Japan’s Otsu district court on 9 March issued a temporary injunction against the operation of units 3 and 4 at Kansai Electric Power Company’s (Kepco’s) Takahama NPP in Fukui prefecture. The request for an injunction was filed by anti-nuclear groups concerned about the station’s seismic standards and the new regulatory standards brought in following the March 2011 Fukushima-Daiichi accident. Kepco, which will be forced to shut down the two recently restarted units, immediately issued a statement saying it will "promptly take steps to file an objection" and will do its best to prove the safety of the units so the injunction can be lifted "as soon as possible".

Unit 3 was restarted in January and is in commercial operation. Unit 4 was restarted in February, but has been shut down since a scram on 29 February 2016 related to alarms indicating a main transformer or generator internal failure and a potential transformer failure. Kepco has submitted to the Nuclear Regulation Authority (NRA) a report on the cause of that problem and the steps it would take to correct it.

Japanese lower courts sometimes hand down contentious verdicts that are then overturned by higher courts, where judges tend to be more attuned to political implications, judicial experts say. Fukui Governor Issei Nishikawa says it is extremely regrettable that inconsistent court decisions have been making those in areas hosting NPPs worry about nuclear power. He said the issue of nuclear power should be dealt with by the government, including judiciary authorities and nuclear regulators as a whole, to deepen people’s understanding about the issue. He adde that the government, including the NRA, need to squarely face up to the issue.

Shiga Governor Taizo Mikazuki said in a statement he sees the injunction as a decision by the court, which placed emphasis on the safety of the nuclear plant. He added that the government and NPP operators should take seriously the continuing public skepticism about nuclear power and emphasise safety.

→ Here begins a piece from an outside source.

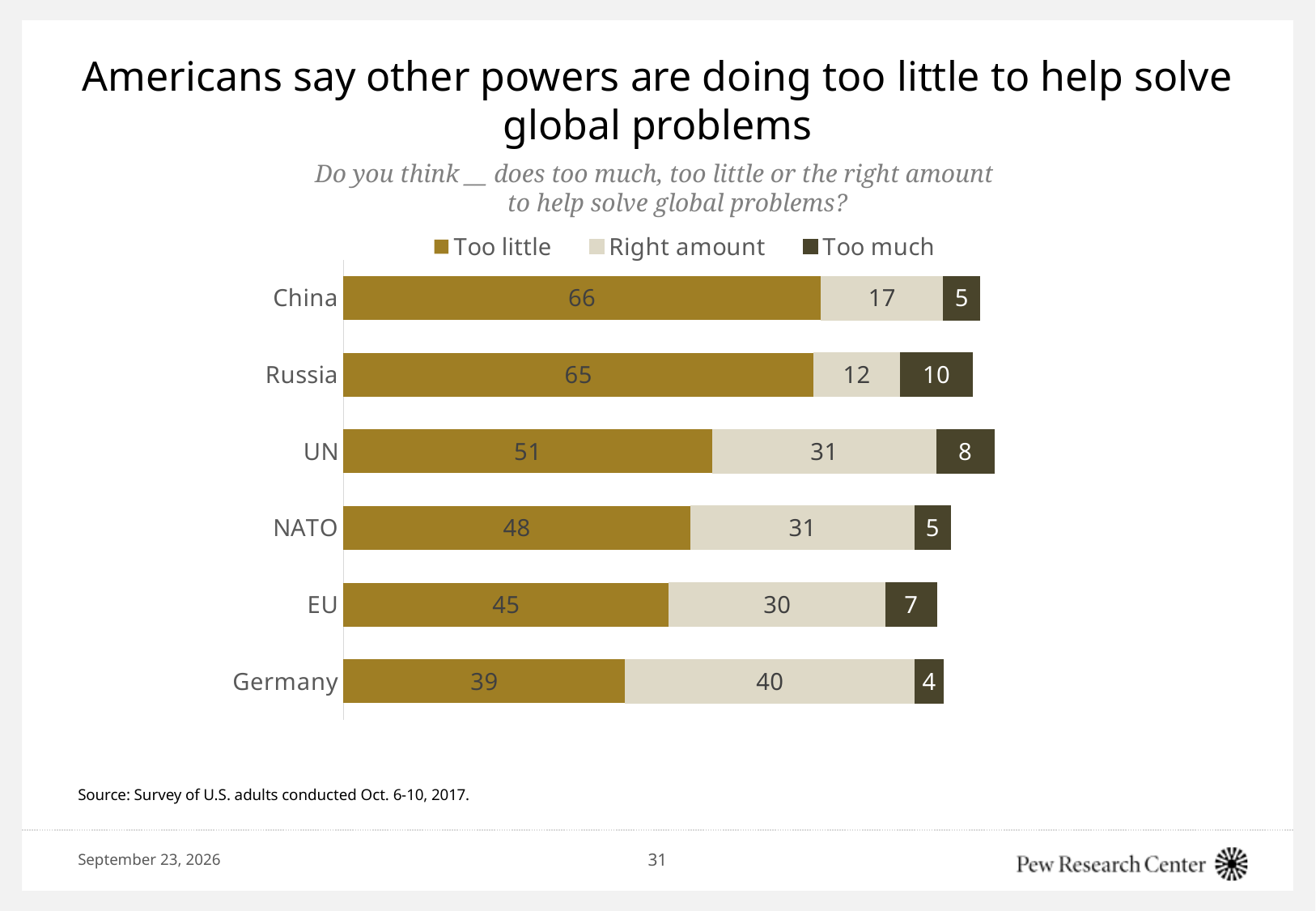
What is the 'Too little' value for China? 66 What is the total of the stacked bar for NATO? 84 How many series does the legend list? 3 What is the difference between the 'Too little' values for China and Germany? 27 Which category has the lowest 'Too much' value? Germany Which category has the highest 'Too little' value? China Which legend entry is shown in the darkest colour? Too much What is the 'Too much' value for Russia? 10 What is the 'Right amount' value for Germany? 40 What kind of chart is shown on the slide? Stacked bar chart Which is larger: the 'Right amount' value for UN or for Russia? UN How many categories are shown on the chart? 6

Japan’s chief government spokesman Yoshihide Suga said after the verdict that there was no change in Tokyo’s stance on safety at the Takahama reactors or in its policy of promoting the restart of reactors that meet new safety standards imposed after Fukushima. Kansai Electric planned late last month to lower power fees it charges to customers from 1 May to pass on fossil fuel cost savings from the restart of Takahama.3 and 4, but this is now in doubt.

Kansai submitted a joint application to NRA in July 2013 for the necessary permissions to restart both units. These approvals include making changes to the reactor installations; its construction plan to strengthen the plant; and its operational safety programmes. NRA gave Kansai approval in February 2015 to make changes to the reactor installations at both units, signifying that it believed the plant was safe for operation. Approval of the company’s construction plan for unit 3 was given in August, and for unit 4 in October, together with approval for Kansai’s operational safety plans for the Takahama plant.